Introduction to Random Matrix Theory

We will start by explaining briefly the main physical motivation for
Random Matrix Theory (RMT), namely that it suggests a model that describes
the statistical behavior of energy levels of complex systems.

   There are three main types of ensembles of random matrices that are
physically motivated: unitary, orthogonal, and symplectic. After that we define the Unitary Ensemble of random matrices, introduce the basic probabilistic quantities of interest, and show how these quantities can be expressed in terms of orthogonal polynomials (OP's). We will then explain the idea of universality in RMT, and in particular introduce the appropriate scaling limit.

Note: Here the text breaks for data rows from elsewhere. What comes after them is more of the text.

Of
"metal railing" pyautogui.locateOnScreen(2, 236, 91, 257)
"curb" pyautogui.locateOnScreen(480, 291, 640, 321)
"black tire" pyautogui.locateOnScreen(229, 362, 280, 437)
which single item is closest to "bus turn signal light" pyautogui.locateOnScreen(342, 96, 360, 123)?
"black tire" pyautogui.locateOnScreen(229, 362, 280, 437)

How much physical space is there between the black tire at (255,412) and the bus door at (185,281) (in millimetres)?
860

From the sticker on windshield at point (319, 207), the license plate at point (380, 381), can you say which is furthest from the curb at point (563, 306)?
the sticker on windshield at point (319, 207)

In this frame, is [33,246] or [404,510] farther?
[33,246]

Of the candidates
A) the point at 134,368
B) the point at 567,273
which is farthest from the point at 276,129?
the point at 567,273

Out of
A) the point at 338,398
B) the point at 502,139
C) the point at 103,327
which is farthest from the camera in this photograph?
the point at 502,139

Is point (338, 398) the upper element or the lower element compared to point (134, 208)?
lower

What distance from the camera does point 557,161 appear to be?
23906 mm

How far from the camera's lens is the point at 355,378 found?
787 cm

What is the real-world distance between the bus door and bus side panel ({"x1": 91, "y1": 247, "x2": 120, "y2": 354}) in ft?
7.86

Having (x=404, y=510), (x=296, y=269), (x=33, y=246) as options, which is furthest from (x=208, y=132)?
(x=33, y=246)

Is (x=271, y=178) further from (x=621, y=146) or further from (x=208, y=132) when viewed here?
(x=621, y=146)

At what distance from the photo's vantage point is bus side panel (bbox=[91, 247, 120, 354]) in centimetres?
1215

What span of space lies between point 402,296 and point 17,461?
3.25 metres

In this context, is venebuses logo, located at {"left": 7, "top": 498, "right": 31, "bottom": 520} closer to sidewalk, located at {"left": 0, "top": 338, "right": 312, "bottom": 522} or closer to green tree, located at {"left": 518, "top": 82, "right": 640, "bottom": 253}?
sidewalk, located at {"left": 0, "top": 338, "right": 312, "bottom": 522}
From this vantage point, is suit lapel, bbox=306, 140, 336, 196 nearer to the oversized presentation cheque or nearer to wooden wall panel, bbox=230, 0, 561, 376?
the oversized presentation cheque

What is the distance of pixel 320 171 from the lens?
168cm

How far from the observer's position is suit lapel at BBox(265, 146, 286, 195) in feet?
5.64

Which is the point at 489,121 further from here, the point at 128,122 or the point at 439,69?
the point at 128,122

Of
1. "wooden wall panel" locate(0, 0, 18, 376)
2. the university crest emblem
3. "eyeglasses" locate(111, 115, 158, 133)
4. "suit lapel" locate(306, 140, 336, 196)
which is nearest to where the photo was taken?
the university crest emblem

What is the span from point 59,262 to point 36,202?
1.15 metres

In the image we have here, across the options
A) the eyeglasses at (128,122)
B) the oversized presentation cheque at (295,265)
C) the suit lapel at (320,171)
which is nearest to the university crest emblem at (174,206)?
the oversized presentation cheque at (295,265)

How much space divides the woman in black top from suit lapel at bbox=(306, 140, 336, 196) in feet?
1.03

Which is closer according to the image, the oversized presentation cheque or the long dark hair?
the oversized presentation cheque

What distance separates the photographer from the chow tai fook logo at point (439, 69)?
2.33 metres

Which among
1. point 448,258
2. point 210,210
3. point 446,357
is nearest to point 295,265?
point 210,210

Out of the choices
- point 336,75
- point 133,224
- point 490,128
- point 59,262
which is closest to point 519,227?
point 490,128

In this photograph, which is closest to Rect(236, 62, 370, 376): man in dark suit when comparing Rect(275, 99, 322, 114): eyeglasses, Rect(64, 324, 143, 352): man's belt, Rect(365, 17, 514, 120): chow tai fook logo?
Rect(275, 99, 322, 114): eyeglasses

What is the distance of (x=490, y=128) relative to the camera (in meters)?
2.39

   Universality means that the statistical behavior predicted by RMT
should not depend on a particular choice of distribution of the matrix
elements (which has no physical meaning), but should depend only on the
type of symmetry imposed on the ensemble (in this case, unitary) which is
physically meaningful.

   At this point it will be apparent that the proof of universality for Unitary Ensembles reduces to a study of asymptotics of the OP's. Such a study is possible due to the fact that the OP's solve a certain Riemann-Hilbert problem (RHP). Finally, we mention the appropriate RHP, and the proof of universality for the unitary case.
  
  This talk can serve as an explanation of the basic RMT and is related to our first talk on Fri Apr 16, 11.45-12.45pm at Courant. That fist talk is on our recent joint work with P.Deift on the proof of the Universality Conjecture
for the other two cases, that is for the Orthogonal and Symplectic Ensembles of random matrices.